Antonio Marziale, dell'Osservatorio sui diritti dei minori, chiede “controlli a livello internazionale su Internet che globalizza le tendenze ed è da ritenersi il vero padrone delle coscienze degli adolescenti”. “E' necessario - sottolinea Marziale - mettere mano a un protocollo internazionale, pensare a leggi chiare che possano arginare questi fenomeni. L'adolescente ha sempre sentito una grande attrazione per la trasgressione, se non ci fosse il controllo farebbe di tutto, sperimenta qualsiasi cosa, ecco perché non si può derogare a seri controlli della rete”.

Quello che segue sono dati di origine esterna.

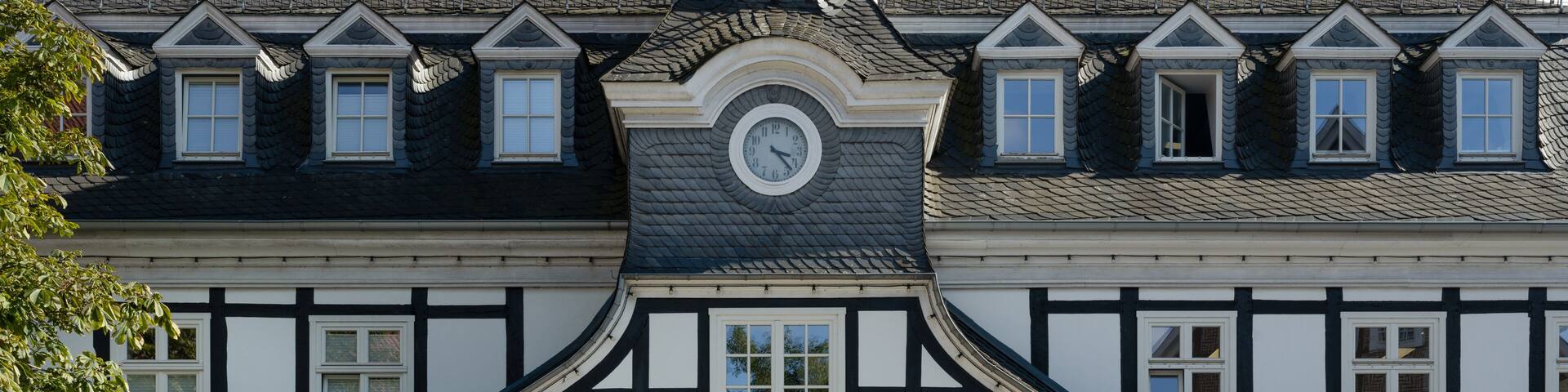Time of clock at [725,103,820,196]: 3:22
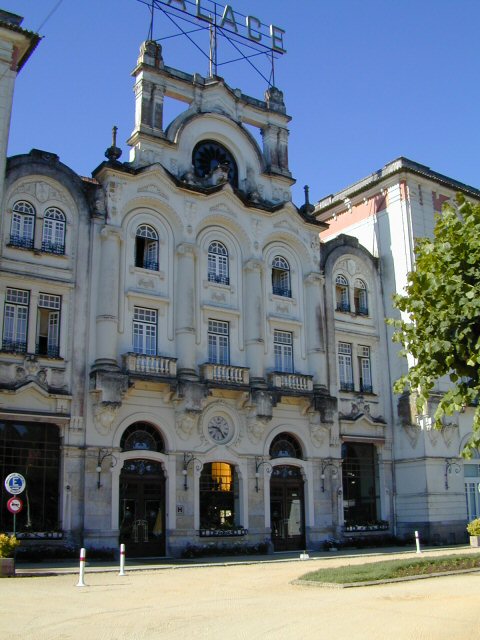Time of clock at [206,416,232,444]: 9:23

A lanciare l'allarme anche il Moige, Movimento Italiano genitori, che attraverso la propria pagina Facebook ha segnalato la diffusione del fenomeno in Italia. “E' una delle derive dei social network - dice la presidente Maria Rita Munizzi - che concorrono ad ampliare e amplificare anche mode negative come questa, in brevissimo tempo. Riteniamo dunque che ci sia una responsabilità' da parte degli amministratori di Facebook e degli altri social network usati dai giovani per neknominarsi”.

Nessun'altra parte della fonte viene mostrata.